Schellackia sporozoites exist either free-floating or within a parasitophorous vacuole within a host cell. On occasion, multiple sporozoites have been observed to fit into a single expanded parasitophorous vacuole. The space within the vacuole surrounding the sporozoites contains a fine granular substance, and sometimes membranous residues. The sporozoites themselves are bound by a pellicle and contain a nucleus with a nucleolus and peripheral chromatin. One or two refractile bodies are also present, as well as multiple large mitochondria, amylopectin granules, and micronemes that extend from the apical tip along the length of the sporozoites.

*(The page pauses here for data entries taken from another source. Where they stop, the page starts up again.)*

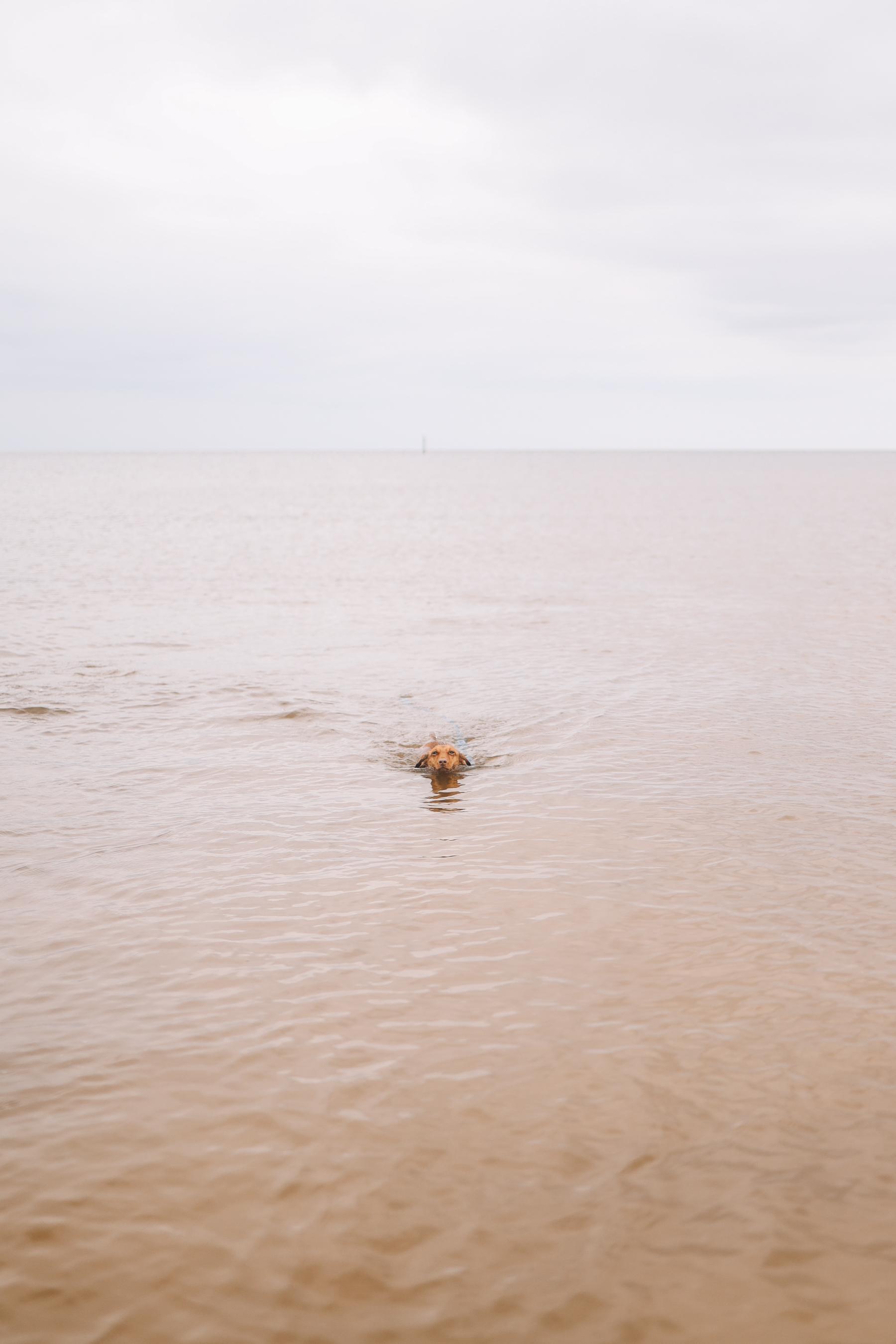 dachshund swimming
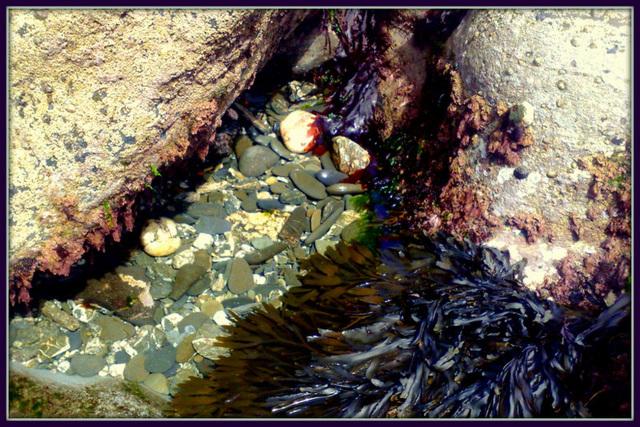 Mini rock pool, for Pam.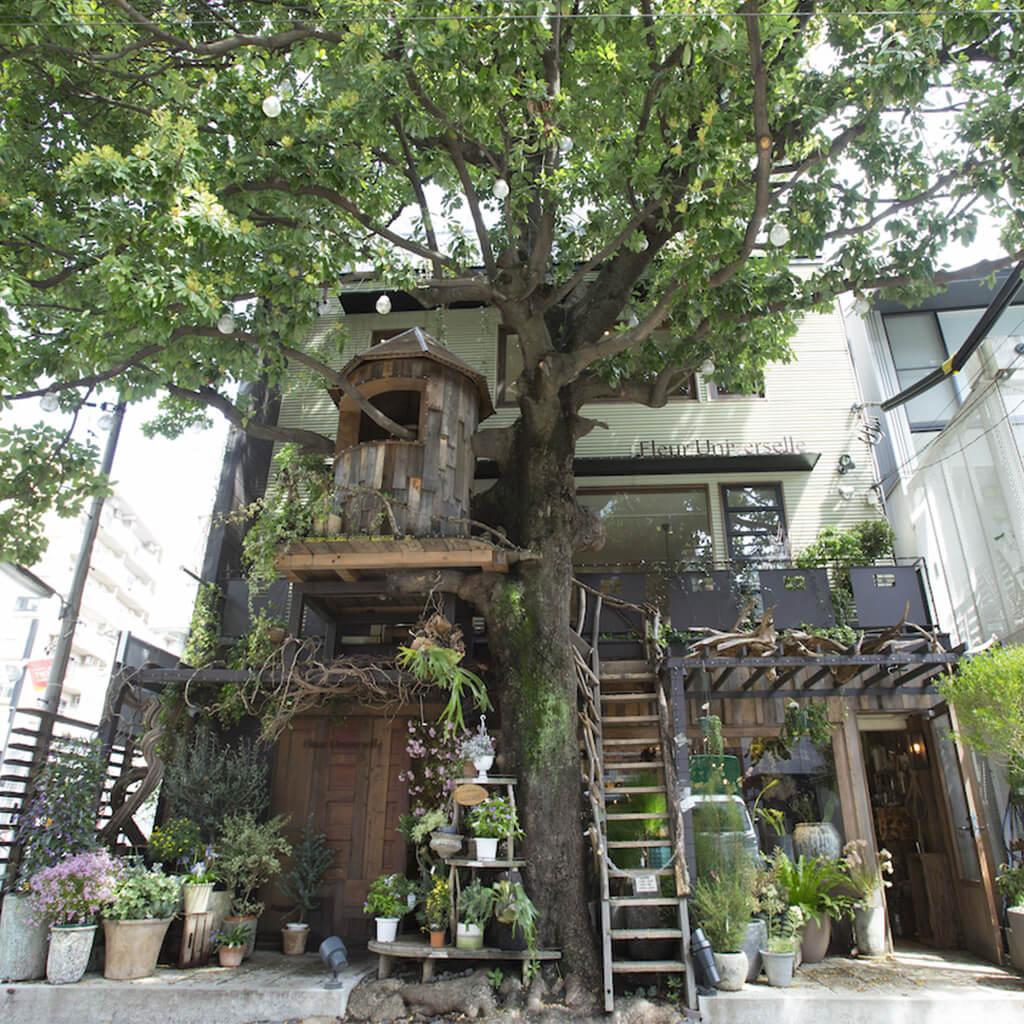 大人になって良さがわかる街。洗練された街・広尾の駅近カフェ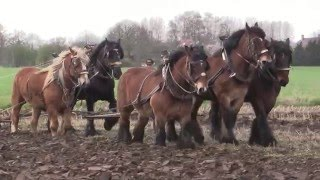 5 Strong Horses Plowing a Field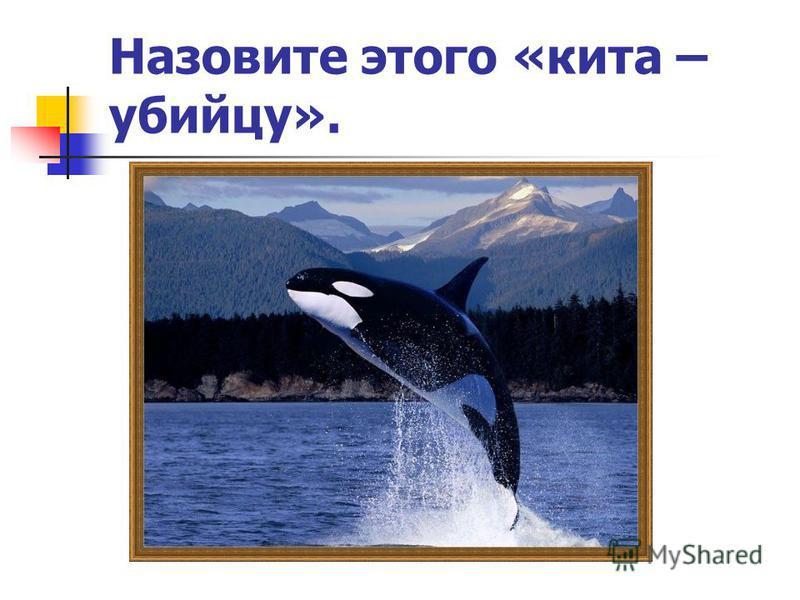 Назовите этого «кита – убийцу».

An important defining characteristic of the genus Schellackia is its octonucleate oocyst stage within the small intestine of a primary host – a combination of the presence of such oocysts as well as a lack of other parasites within the geographical area which share similar characteristics is sufficient to identify the genus. The oocysts are enclosed in a translucent wall that is partially impermeable to Giemsa stain, and the cells leave behind empty rounded spaces upon expiration.